David Foster Wallace’s masterpiece — "Infinite Jest"— is famously difficult to read. It’s more than 1,000 pages long with extensive footnotes. The structure is based on a mathematical object called a Siepinski Gasket. The chronology is confusing because the years aren’t numbered, they’re named for corporate sponsors — there’s the Year of the Adult Depend Undergarment, the Year of the Tucks Medicated Pad and of course, the Year of the Perdue Wonderchicken. Characters include violent Quebecois separatists, drug addicts, tennis students, an avant-garde filmmaker and a militantly grammatical mother.
And that's before you consider what we've learned about Wallace in the years since his death. Right after his suicide, most of the talk about Wallace was reverential, even awe-struck. But in recent years, a critical backlash has emerged as both his words on paper and his actions in the real world have been debated and scrutinized. Appreciating his work fully has become more complicated — he’s been called both genius and overrated, beloved and misogynistic. His trademark bandana is recognizable to many readers who might not actually know the man if they saw him on the street.
Whatever you think of him, Wallace is undoubtedly part of the conversation on literature and our cultural moment. Just take a stroll around the DFWeb.
Those still obsessed with DFW include the numerous book clubs, many online, dedicated to reading his most famous book, the 1,000+ page “Infinite Jest,” as a communal practice. There’s encouragement in numbers.
Among the minutiae a Wallace devotee or arch-critic may find interesting? A list of the words he once circled in his dictionary.
Super-fans can join the International David Foster Wallace Society at three membership levels and attend the annual David Foster Wallace Conference, at Illinois State in Normal, Ill., and even see an all-Lego version of “Infinite Jest” portrayed with great accuracy.

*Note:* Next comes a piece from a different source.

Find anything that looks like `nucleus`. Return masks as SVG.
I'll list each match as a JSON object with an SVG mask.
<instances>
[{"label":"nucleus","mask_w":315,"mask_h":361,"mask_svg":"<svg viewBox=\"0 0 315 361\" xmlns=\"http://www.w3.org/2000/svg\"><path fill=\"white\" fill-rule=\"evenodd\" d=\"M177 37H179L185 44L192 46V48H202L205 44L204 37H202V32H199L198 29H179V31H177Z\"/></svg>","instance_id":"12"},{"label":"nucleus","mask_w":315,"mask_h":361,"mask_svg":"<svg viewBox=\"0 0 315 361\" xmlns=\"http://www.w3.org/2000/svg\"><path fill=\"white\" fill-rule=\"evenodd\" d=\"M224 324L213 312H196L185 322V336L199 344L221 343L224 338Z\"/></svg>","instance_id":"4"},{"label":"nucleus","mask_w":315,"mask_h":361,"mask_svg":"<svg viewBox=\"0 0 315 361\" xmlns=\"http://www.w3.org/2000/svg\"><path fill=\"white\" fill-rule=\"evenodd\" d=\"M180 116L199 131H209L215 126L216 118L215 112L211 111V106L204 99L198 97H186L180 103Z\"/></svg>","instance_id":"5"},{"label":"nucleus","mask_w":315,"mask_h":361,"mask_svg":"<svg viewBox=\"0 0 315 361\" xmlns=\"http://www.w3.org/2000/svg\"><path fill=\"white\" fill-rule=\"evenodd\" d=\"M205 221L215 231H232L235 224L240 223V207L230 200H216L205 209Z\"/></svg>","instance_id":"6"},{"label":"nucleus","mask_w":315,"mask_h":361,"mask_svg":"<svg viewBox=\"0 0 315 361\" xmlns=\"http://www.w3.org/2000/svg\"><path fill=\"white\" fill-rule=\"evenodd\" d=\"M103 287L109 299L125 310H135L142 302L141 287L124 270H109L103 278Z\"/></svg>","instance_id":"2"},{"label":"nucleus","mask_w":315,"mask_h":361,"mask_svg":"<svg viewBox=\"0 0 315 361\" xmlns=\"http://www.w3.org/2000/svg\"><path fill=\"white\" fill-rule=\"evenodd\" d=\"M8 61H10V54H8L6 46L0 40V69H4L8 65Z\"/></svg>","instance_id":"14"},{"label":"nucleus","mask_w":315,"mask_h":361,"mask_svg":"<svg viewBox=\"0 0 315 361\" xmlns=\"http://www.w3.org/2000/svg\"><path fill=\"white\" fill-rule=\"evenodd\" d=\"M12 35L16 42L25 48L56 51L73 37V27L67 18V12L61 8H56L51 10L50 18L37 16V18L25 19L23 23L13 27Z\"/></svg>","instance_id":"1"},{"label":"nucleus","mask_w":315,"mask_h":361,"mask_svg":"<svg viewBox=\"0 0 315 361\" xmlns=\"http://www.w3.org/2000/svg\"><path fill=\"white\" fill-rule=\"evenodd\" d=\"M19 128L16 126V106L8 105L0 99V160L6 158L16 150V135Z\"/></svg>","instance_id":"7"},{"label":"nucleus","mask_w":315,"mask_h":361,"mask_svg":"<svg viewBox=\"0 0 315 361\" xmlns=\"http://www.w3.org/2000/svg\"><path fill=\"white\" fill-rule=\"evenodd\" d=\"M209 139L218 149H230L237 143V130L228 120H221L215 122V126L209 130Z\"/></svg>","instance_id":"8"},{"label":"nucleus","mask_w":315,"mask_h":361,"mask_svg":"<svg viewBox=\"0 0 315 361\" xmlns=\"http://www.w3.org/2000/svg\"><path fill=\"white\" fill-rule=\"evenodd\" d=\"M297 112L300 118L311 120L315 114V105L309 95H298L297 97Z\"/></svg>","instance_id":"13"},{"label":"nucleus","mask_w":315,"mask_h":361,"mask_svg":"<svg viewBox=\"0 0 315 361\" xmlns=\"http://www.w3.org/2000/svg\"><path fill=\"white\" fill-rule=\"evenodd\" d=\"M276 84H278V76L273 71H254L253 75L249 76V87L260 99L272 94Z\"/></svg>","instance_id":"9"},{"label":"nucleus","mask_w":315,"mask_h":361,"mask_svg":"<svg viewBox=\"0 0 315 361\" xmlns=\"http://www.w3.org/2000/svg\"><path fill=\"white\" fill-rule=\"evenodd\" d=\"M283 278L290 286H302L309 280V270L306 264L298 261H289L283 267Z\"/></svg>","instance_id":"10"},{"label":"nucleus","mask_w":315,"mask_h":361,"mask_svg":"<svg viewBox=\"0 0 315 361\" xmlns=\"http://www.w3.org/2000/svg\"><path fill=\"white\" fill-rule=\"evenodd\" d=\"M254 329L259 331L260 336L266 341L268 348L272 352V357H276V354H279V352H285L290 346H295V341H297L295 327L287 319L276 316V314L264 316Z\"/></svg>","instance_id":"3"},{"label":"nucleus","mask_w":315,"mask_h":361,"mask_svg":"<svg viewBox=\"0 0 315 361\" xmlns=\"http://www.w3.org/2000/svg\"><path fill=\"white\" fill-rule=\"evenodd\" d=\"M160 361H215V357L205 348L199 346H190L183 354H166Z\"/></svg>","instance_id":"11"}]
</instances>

The Howling Fantods, delivering DFW news since 1997, is perhaps the most complete Wallace resource, including parodies of his writing, up-to-date tweets that involve him, and a DFW motivational poster competition.
And “And But So” — a nod to Wallace’s frequent use of this triple conjunction in “Infinite Jest” — was a podcast created by two self-described “cranky feminists,” Colleen Leahy and Makini Allwood. They worked on themes of tennis, empathy, and religion as they dissect Wallace’s work. On this week’s show, you’ll find Leahy and Allwood talking about the literal weight of the commitment to read “Infinite Jest.” Heavy stuff.